Lame duck politicians and fiscal policy
February 3, 2022Does the introduction of term limits affect policymaking? Elections have a salutary disciplining effect as long as they urge politicians to act on behalf of the electorate. If politicians place too high a value on holding office, consequences may yet be pernicious. To boost their probability of re-election, politicians may end up favoring policies that are popular among voters instead of those they would otherwise promote. Once ineligible, they have fewer incentives to please the electorate. Consequences for policy hinge on the extent to which voters’ and politicians’ preferences diverge.
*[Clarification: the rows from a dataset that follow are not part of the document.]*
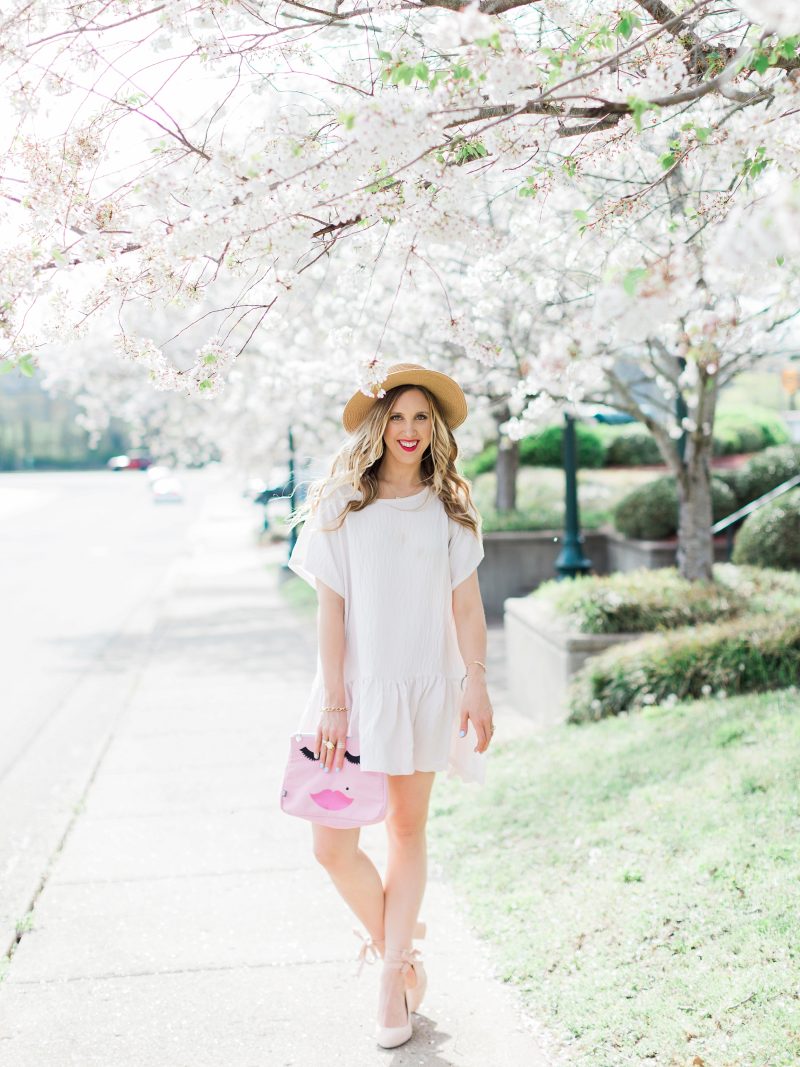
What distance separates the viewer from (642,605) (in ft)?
26.3

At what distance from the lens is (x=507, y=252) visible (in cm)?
450

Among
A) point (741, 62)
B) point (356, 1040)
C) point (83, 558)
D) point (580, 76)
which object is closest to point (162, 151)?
point (580, 76)

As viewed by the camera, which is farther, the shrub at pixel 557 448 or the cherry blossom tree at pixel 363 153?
the shrub at pixel 557 448

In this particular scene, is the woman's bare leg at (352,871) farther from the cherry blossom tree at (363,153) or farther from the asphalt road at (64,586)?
the asphalt road at (64,586)

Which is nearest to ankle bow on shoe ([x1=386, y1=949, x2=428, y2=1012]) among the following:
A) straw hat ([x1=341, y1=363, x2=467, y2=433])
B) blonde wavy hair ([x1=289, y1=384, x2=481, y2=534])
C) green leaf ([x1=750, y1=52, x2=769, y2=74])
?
blonde wavy hair ([x1=289, y1=384, x2=481, y2=534])

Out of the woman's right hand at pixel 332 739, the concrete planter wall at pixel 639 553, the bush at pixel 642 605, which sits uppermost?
the woman's right hand at pixel 332 739

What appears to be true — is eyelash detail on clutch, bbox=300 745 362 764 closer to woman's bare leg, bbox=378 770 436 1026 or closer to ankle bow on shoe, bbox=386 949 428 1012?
woman's bare leg, bbox=378 770 436 1026

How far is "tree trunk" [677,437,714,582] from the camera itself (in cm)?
870

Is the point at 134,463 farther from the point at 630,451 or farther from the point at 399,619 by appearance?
the point at 399,619

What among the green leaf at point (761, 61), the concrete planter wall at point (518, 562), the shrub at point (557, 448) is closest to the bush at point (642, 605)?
the green leaf at point (761, 61)

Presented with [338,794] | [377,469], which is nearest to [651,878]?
[338,794]

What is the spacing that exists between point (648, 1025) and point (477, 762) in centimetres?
88

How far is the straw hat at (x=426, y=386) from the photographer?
137 inches

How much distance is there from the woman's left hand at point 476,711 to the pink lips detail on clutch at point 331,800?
1.29 feet
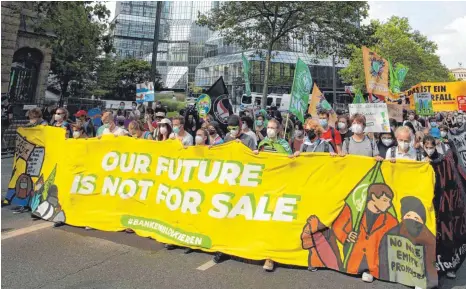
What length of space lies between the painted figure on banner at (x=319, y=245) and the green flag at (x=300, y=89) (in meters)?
2.47

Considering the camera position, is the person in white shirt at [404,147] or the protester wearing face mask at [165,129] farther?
the protester wearing face mask at [165,129]

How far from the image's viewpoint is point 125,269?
13.7ft

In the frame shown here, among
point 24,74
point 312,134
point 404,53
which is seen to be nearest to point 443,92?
point 312,134

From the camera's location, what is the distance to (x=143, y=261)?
441 cm

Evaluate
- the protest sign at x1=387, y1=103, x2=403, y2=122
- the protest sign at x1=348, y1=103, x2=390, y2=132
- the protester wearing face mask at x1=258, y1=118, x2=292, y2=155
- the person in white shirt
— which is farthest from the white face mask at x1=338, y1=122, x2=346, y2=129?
the protest sign at x1=387, y1=103, x2=403, y2=122

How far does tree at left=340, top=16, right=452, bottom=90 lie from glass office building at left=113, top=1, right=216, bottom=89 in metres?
56.3

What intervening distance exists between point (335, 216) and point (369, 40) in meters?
15.7

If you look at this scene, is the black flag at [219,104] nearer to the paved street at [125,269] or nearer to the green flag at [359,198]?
the paved street at [125,269]

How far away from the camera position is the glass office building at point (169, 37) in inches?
3649

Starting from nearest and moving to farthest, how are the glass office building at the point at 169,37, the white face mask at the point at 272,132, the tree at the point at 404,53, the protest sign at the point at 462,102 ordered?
the white face mask at the point at 272,132, the protest sign at the point at 462,102, the tree at the point at 404,53, the glass office building at the point at 169,37

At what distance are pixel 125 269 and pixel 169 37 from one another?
10335 centimetres

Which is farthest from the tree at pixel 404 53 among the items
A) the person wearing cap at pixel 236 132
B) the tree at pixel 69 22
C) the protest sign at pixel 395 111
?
the person wearing cap at pixel 236 132

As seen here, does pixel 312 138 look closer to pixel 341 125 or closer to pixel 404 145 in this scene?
pixel 404 145

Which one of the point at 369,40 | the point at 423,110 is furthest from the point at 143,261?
the point at 369,40
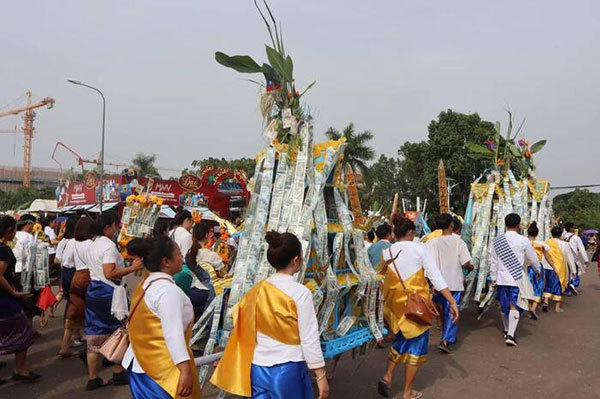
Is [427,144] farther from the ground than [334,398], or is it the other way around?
[427,144]

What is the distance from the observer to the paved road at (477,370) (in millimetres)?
4938

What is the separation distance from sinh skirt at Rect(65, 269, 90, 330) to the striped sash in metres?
5.23

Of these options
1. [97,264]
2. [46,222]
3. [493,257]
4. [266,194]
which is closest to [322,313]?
[266,194]

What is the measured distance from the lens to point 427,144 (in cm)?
2931

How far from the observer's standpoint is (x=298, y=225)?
399 centimetres

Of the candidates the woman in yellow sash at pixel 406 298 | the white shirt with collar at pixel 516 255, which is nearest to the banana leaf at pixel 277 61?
the woman in yellow sash at pixel 406 298

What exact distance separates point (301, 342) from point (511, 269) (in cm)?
483

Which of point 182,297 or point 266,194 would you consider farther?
point 266,194

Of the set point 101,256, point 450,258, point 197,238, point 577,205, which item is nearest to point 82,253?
point 101,256

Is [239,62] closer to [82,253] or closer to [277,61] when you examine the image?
[277,61]

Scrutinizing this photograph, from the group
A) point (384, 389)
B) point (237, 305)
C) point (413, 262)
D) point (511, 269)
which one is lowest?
point (384, 389)

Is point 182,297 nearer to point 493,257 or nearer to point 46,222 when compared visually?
point 493,257

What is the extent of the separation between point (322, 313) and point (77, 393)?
266 cm

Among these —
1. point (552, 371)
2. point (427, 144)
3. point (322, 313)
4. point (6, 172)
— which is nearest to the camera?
point (322, 313)
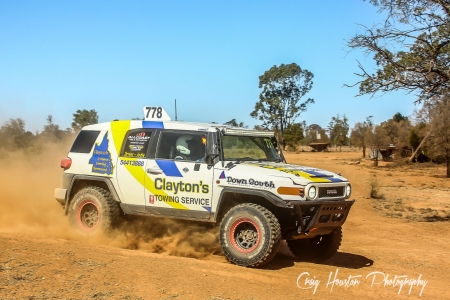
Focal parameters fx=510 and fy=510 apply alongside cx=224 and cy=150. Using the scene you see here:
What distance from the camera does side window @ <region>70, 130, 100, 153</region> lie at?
28.7 feet

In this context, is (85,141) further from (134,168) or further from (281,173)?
(281,173)

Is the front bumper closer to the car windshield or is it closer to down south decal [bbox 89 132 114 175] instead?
the car windshield

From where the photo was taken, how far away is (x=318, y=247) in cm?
809

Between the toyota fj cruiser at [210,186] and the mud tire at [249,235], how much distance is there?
0.01 m

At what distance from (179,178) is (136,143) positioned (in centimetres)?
111

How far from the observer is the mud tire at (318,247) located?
312 inches

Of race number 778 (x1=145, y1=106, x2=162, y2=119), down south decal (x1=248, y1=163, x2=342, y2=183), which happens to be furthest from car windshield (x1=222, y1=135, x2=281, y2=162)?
race number 778 (x1=145, y1=106, x2=162, y2=119)

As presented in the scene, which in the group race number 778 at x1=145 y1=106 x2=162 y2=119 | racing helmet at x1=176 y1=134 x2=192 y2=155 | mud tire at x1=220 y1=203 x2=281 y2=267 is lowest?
mud tire at x1=220 y1=203 x2=281 y2=267

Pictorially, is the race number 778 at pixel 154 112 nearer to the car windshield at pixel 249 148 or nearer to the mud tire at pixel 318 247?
the car windshield at pixel 249 148

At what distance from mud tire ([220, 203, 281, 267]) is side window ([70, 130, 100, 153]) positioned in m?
2.97

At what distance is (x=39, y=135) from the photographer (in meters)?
29.4

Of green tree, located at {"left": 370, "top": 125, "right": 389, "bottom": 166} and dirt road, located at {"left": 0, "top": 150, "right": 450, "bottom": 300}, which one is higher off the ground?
green tree, located at {"left": 370, "top": 125, "right": 389, "bottom": 166}

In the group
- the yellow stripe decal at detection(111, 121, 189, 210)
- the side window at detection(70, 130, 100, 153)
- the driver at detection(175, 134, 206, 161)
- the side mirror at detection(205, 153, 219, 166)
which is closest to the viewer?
the side mirror at detection(205, 153, 219, 166)

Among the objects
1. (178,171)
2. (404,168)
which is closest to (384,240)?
(178,171)
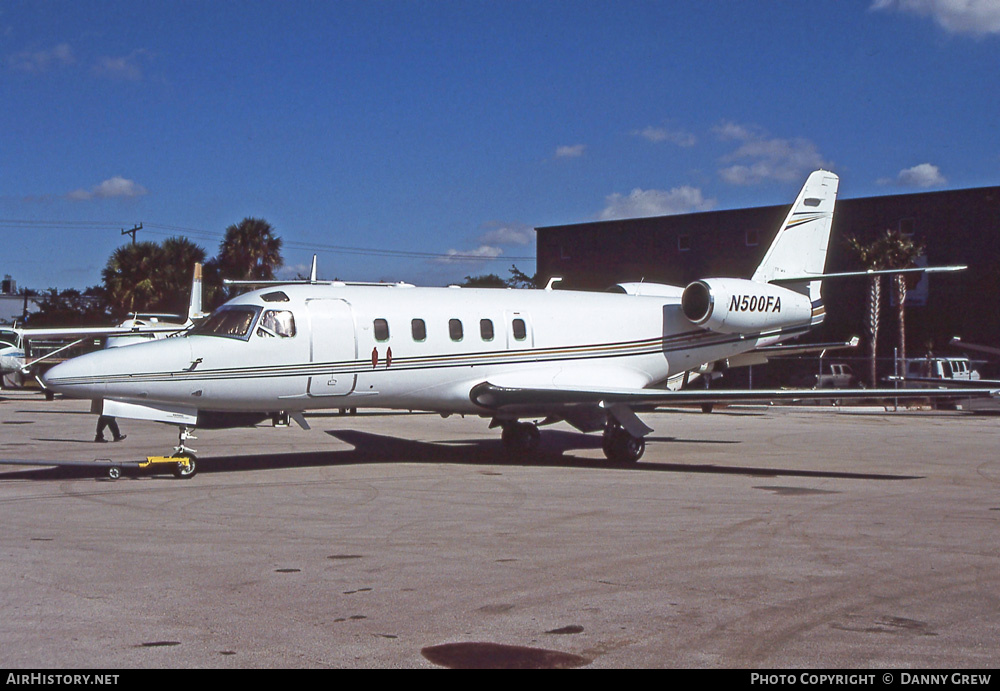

A 2006 bill introducing a limit of three terms for mayors in Portuguese municipalities provides an ideal setting for comparing the behavior of ineligible and re-eligible officeholders. Compared to incumbents able to run for re-election, term-limited mayors cut expenditures and reduced the local property tax rate during the electoral term leading to the 2013 elections. Further investigation shows that this behavior reflects the choices of right-leaning, term-limited mayors. Right-leaning mayors reaching the end of their tenure lowered current spending by 6.8%, with personnel expenditures accounting for 80% of the overall reduction. On the revenue side, they bore a 7.4% loss in total tax revenues after lowering the property tax rate. Left-leaning and independent incumbents, in turn, did not alter their fiscal policy once ineligible to run again.
The differences across the ideological spectrum most likely ensue from the differences in preferences that lead politicians to select into different parties in the first place. The findings are consistent with re-eligible, right-leaning politicians catering to voters’ preference for redistribution to boost their probability of re-election. When no longer eligible for office, though, right-leaning mayors behave more truthfully, implementing more conservative policies. Left-leaning politicians, whose redistributive preferences match those of the electorate, lack incentives to change past policy decisions when barred from running for re-election.